• TEXT UNDER STUDY
_ _ _ _

As a society, we have grown accustomed to instant gratification. You can lose 20 pounds in two months, learn a language in six weeks and download your favorite songs in seconds. The idea of waiting for what we want, it seems, has become a quaint relic of bygone days. Of course, in many walks of life, there’s probably nothing wrong with having your desires fulfilled quickly – but the “get it now” attitude can actually have some negative consequences when it comes to spending, saving and investing.
Want proof? Consider the following:
•In the fourth quarter of 2006, families spent 14.5 percent of their disposable income to service their debt – the largest share since 1980, according to the Center for American Progress.
•The first quarter of 2007 marked the eighth quarter in a row with a negative personal savings rate, according to the U.S. Bureau of Economic Analysis.
•Almost half of workers who are saving for retirement say that their total savings and investments (excluding the value of their primary residence and any pension plan) is less than $25,000, according to the Employee Benefit Research Institute’s 2007 Retirement Confidence Survey.
What can you do to avoid some of the financial problems that may arise from short-term behavior? Here are a few suggestions:
•Delay purchases. Try to think about all purchases overnight and calculate how long you’d have to work to pay for them. You might be surprised at how many items you can actually do without.

_ _ _ _

Page images and their extracted text:

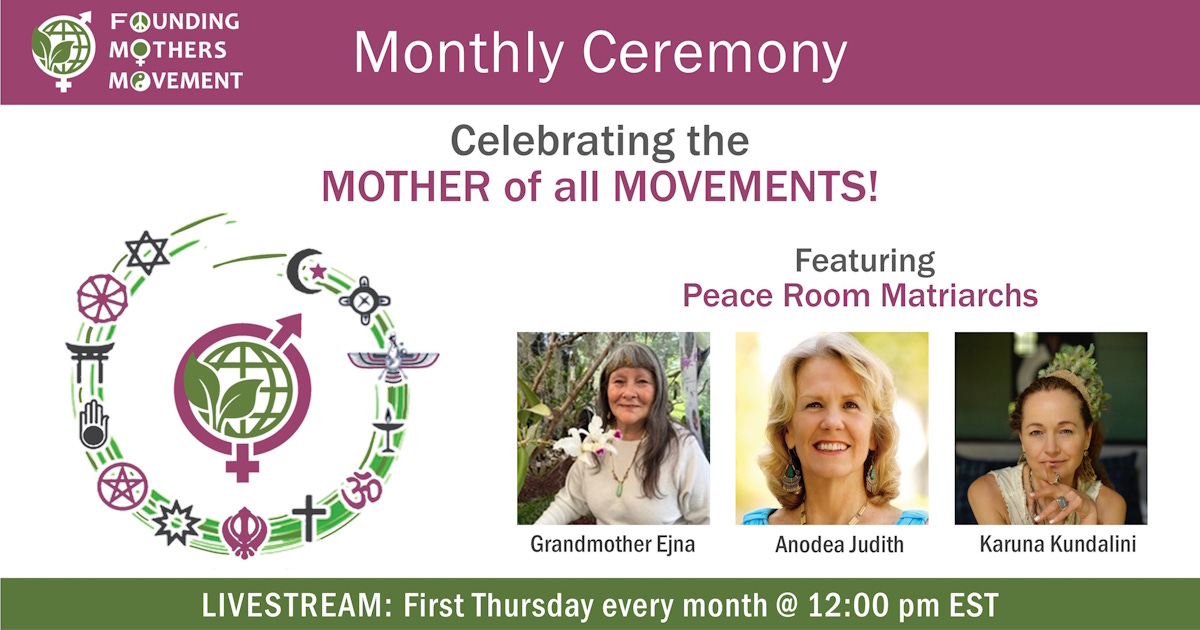 FOUNDING MOTHERS MOVEMENT

Monthly Ceremony

Celebrating the MOTHER of all MOVEMENTS!

Featuring Peace Room Matriarchs

Grandmother Ejna

Anodea Judith

Karuna Kundalini

LIVESTREAM: First Thursday every month @ 12:00 pm EST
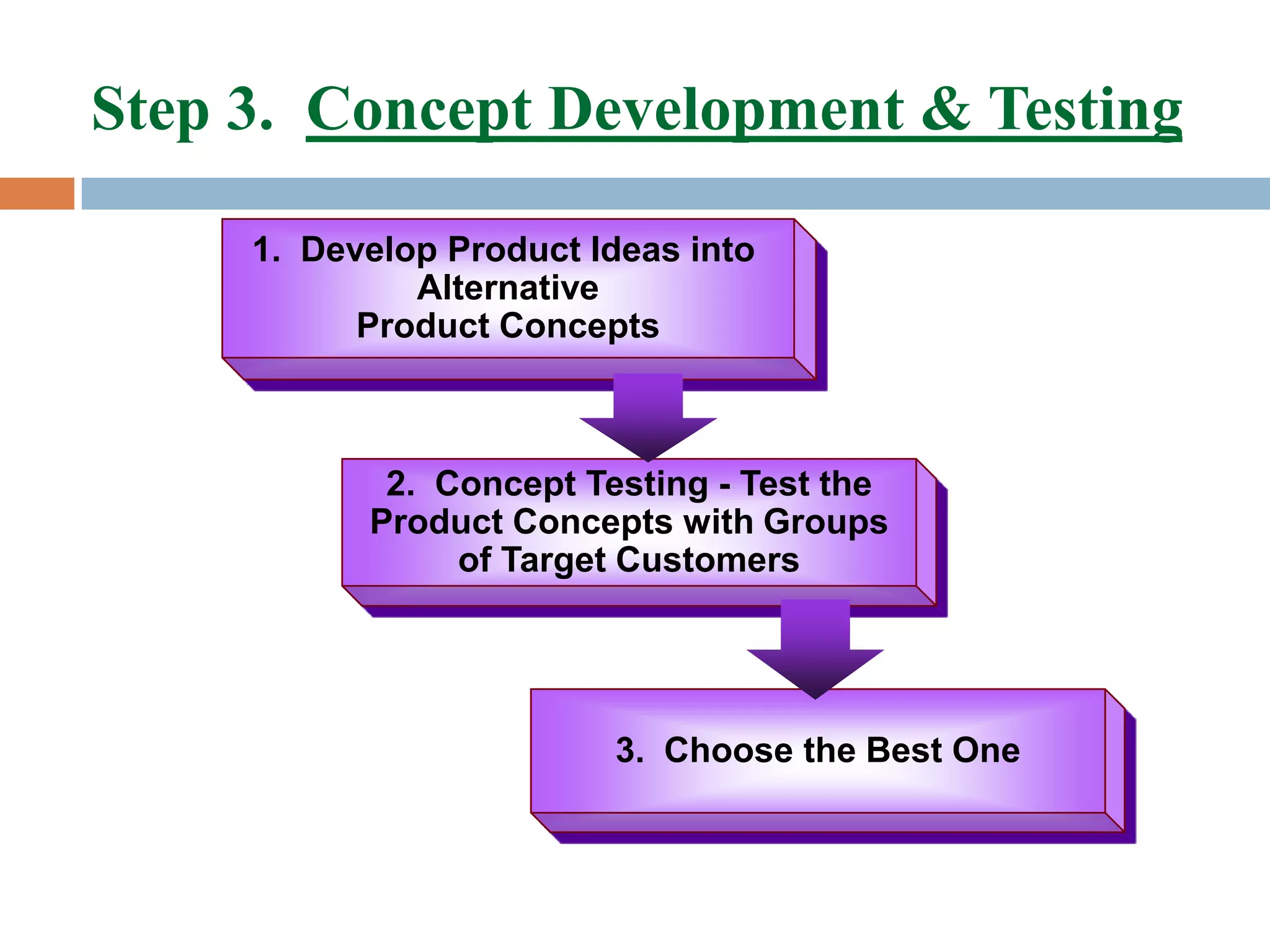 Step 3. Concept Development & Testing

1. Develop Product Ideas into Alternative Product Concepts

2. Concept Testing - Test the Product Concepts with Groups of Target Customers

3. Choose the Best One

_ _ _ _

• WHAT THE TASK ASKS
Please repeat word for word the part of the passage above on instant gratification and money that starts with "Want proof? Consider" and goes on through "for American Progress.".

• OUTPUT OF THE TASK
Want proof? Consider the following:
•In the fourth quarter of 2006, families spent 14.5 percent of their disposable income to service their debt – the largest share since 1980, according to the Center for American Progress.